Spurs Lottery gift shows blockbuster trade was an impatient blunder

You rush, you mess up...
De'Aaron Fox, San Antonio Spurs
De'Aaron Fox, San Antonio Spurs | Jonathan Bachman/GettyImages

Victon Wembanyama was really good, really quickly. He entered the NBA as a Top-50 player, was All-Star worthy by the end of his rookie season, and as a sophomore was the front-runner for Defensive Player of the Year and would have received a number of MVP votes.

It is therefore understandable that the San Antonio Spurs felt they were justified to accelerate the timetable. To puch the gas. When you have a Top-10 player in the league you look to put pieces around him that are worthy of that status. Letting Wembanyama languish on a team deep in the lottery standings feels wrong on some level.

That was the motivation, at least in part, behind the Trade Deadline trade for former Sacramento Kings point guard De'Aaron Fox. When he came available and showed interest in San Antonio as a destination, the Spurs went to work and traded for the former All-Star. The Spurs didn't exhaust their trade assets, not by any means, but they sent a significant number of them and committed a lot of money to bring in Fox.

Just a few months later, that move already looks like a mistake.

The Spurs blundered by trading for De'Aaron Fox

De'Aaron Fox is a really good basketball player. He is an explosive scorer, a terror in the open court with his combination of speed and handle, and he makes for an exciting co-star next to Victor Wembanyama. Teams forced to stop Wembanyama from popping and Fox from driving will tie themselves into knots.

Yet there is one drawback to committing to Fox, and it has to do with a long line drawn onto the court: Fox is a mediocre 3-point shooter. For his career, he has hit only 33 percent from deep, and this past season he shot a frigid 31 percent, including just 27.4 percent in 17 games with the Spurs before he underwent a season-ending finger injury.

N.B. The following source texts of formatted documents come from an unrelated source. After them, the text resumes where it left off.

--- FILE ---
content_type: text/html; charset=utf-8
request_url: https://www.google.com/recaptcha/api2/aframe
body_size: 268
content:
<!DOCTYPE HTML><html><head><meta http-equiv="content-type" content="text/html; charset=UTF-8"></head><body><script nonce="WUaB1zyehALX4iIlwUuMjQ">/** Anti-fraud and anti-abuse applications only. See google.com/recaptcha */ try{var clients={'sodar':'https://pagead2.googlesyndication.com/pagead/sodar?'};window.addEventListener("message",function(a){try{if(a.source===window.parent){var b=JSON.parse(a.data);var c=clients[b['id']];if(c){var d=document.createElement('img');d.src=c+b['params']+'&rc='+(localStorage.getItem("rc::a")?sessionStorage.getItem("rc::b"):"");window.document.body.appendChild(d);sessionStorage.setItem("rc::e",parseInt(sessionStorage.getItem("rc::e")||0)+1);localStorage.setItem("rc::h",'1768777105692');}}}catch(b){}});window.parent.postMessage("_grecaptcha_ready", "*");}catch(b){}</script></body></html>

You can get away with your point guard being a below-average shooter when you have the greatest high-volume stretch big in league history, but it forces limitations on the rest of your roster. That matters all the more for the Spurs and Rookie of the Year Stephon Castle, who is even worse of a shooter than Fox; he hit only 28.5 percent from deep this year.

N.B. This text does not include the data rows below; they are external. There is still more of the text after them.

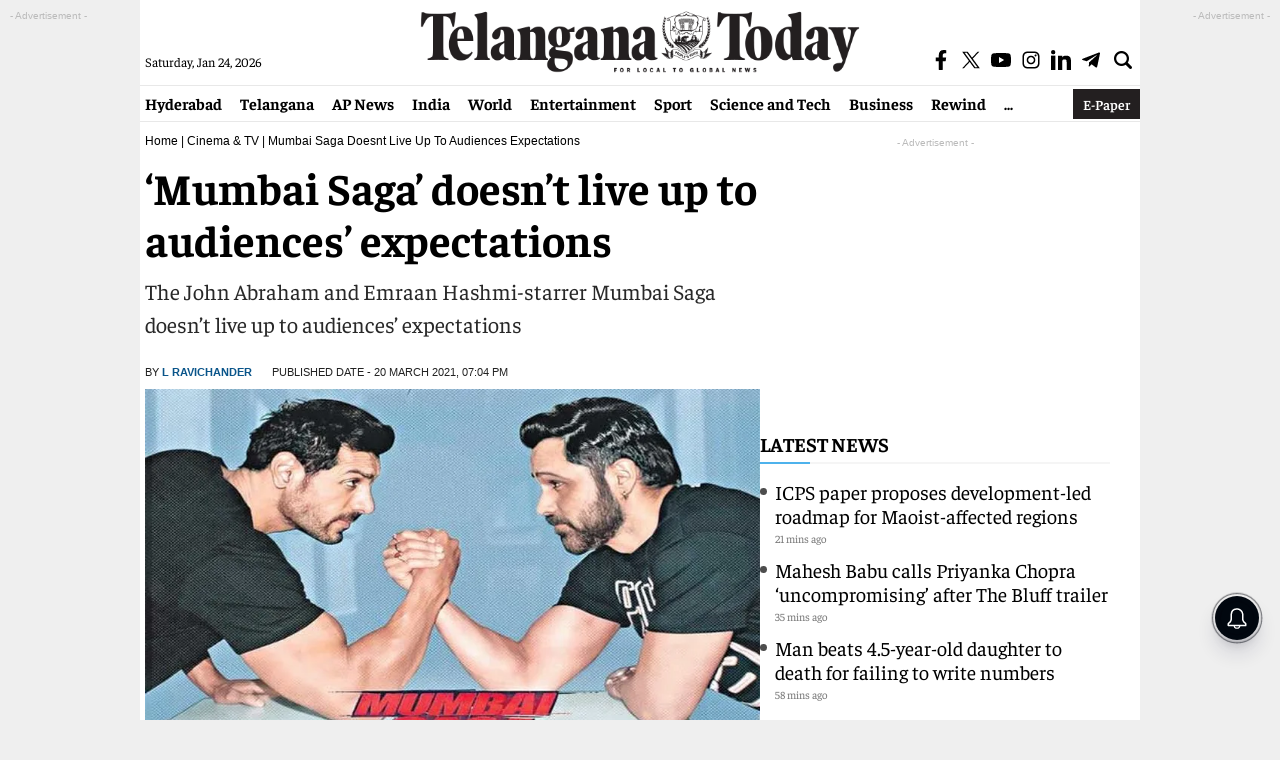

--- FILE ---
content_type: text/html; charset=utf-8
request_url: https://www.google.com/recaptcha/api2/aframe
body_size: 267
content:
<!DOCTYPE HTML><html><head><meta http-equiv="content-type" content="text/html; charset=UTF-8"></head><body><script nonce="MpADvgUT6Ki3RDwuWrAuwA">/** Anti-fraud and anti-abuse applications only. See google.com/recaptcha */ try{var clients={'sodar':'https://pagead2.googlesyndication.com/pagead/sodar?'};window.addEventListener("message",function(a){try{if(a.source===window.parent){var b=JSON.parse(a.data);var c=clients[b['id']];if(c){var d=document.createElement('img');d.src=c+b['params']+'&rc='+(localStorage.getItem("rc::a")?sessionStorage.getItem("rc::b"):"");window.document.body.appendChild(d);sessionStorage.setItem("rc::e",parseInt(sessionStorage.getItem("rc::e")||0)+1);localStorage.setItem("rc::h",'1769246610693');}}}catch(b){}});window.parent.postMessage("_grecaptcha_ready", "*");}catch(b){}</script></body></html>

--- FILE ---
content_type: application/javascript; charset=utf-8
request_url: https://fundingchoicesmessages.google.com/f/AGSKWxVZigYMOnV5lhn9K7smpvaE2bIhL375wIrVycm0JbKs6I9jDoWYQ5ssFZ1Y2ONBPdqtoO_yitrwOtf0GXv3z-bJaU66ZLs_IXoD6CzMJwj5Fp0g2fiE97FJBq9mI83WHGKM-RmLUYnAX4gxuKKSFELA-GtCJKOZcal86092tOTkvJy-5Z8nTiZtkqH_/_=iframe_adv&_ad_expand_/p2-header-ad-/msgads./tag-adv.
body_size: -1288
content:
window['563786ec-cf13-45a3-a1ce-60dd71071a21'] = true;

The trade only looks worse after Monday night. The Spurs were handed a gift in the NBA Draft Lottery, moving up all the way to the No. 2 pick. They will have the opportunity to add another blue-chip prospect to their young core, slotting him alongside Wembanyama, Castle and Devin Vassell.

The problem is that the consensus No. 2 prospect in this class is Rutgers guard Dylan Harper, a lead guard with size who can do everything except shoot. He is a gifted playmaker, a stout defender and has the upside to be an all-around All-Star down the line in his career. Nearly every draft analyst that you can find has Harper as the No. 2 player in this draft.

Yet Harper would be a terrible fit next to Castle and Fox. His NBA game is yet to be determined; perhaps he will find a way to thrive off the ball. Yet his special upside appears to be attached to having the ball in his hands; Fox has likewise proven to have a limited impact without the ball.

If the Spurs had been patient -- if not Fox, someone would have been available this summer -- they would be in position to draft Harper and have a versatile, dogged defensive pairing in the backcourt with Harper and Castle. The fit wouldn't have been perfect but there would have been force multipliers -- and they would have been extremely young with miles of upside. Additionally, the Spurs would have all of their assets still on hand to trade for a different star -- one who fits perfectly with their young core.

Now the Spurs are faced with a needless dilemma: draft Harper and try to mash together players who will strangle the Spurs' offense, or reach for a lesser prospect based purely on fit -- a draft no-no when you are picking this highly.

The Spurs could have built a teenage core ready to develop together into a juggernaut around a generational superstar. Now they are stuck making the best of what should be an amazing situation, and all because they couldn't be patient and let this team develop.